Sony Board to ‘Discuss’ Third Point Proposal

Sony Board 'Discuss' Third Point Proposal

15%-20% of entertainment biz may be offered for an IPO

TOKYO — Sony prexy Kazuo Hirai told a presser Wednesday that the company’s board will “thoroughly discuss” the proposal by Third Point investment fund manager and major Sony stockholder Daniel Loeb to spin off a chunk of its entertainment biz to underwrite the revival of its core electronics segment.

Hirai did not give an exact timetable for a decision, though expectations are that an answer will come within a month. He also emphasized that the idea is not to sell the entertainment biz, but rather offer 15% to 20% of it for an IPO. “We are still at the starting stage,” he added.

The Nikkei newspaper earlier Wednesday reported that Sony will hire advisers to help them sort out Loeb’s proposal.

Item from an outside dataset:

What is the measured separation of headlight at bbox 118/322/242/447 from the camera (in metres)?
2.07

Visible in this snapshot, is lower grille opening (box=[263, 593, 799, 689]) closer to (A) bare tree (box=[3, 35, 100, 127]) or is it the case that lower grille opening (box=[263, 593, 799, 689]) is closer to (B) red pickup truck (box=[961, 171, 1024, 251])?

Steady profits from Sony’s entertainment biz, including television channels and the Sony Pictures studio, have helped the company offset the long and large bleed of red ink from its television biz, which Hirai vowed to radically restructure after taking over from Howard Stringer as prexy last April.

Last month Sony reported its first net profit in five years, but it achieved this goal more through the massive sell off of real estate and other assets than improvement in its still ailing electronic biz.

Hirai said that the electronics segment will show an operating profit of 5% by March 2015. In the same time frame Sony aims for a 4% operating profit on its mobile biz and at least a 10% operating profit on its digital imaging biz — both key growth sectors as defined by Hirai.

After Loeb made his proposal on May 14 to sell off as much as 20% of Sony’s film, TV and music biz, the company’s share price soared, despite a Sony statement that its entertainment operations are “not for sale.”

Loeb’s Third Point fund is Sony’s largest shareholder with a reported 6.5% stake worth $1.1 billion and Loeb personally met Hirai last week to discuss his proposal, lending weight to speculation that Sony might meet Loeb at least half way rather than dig in its heels.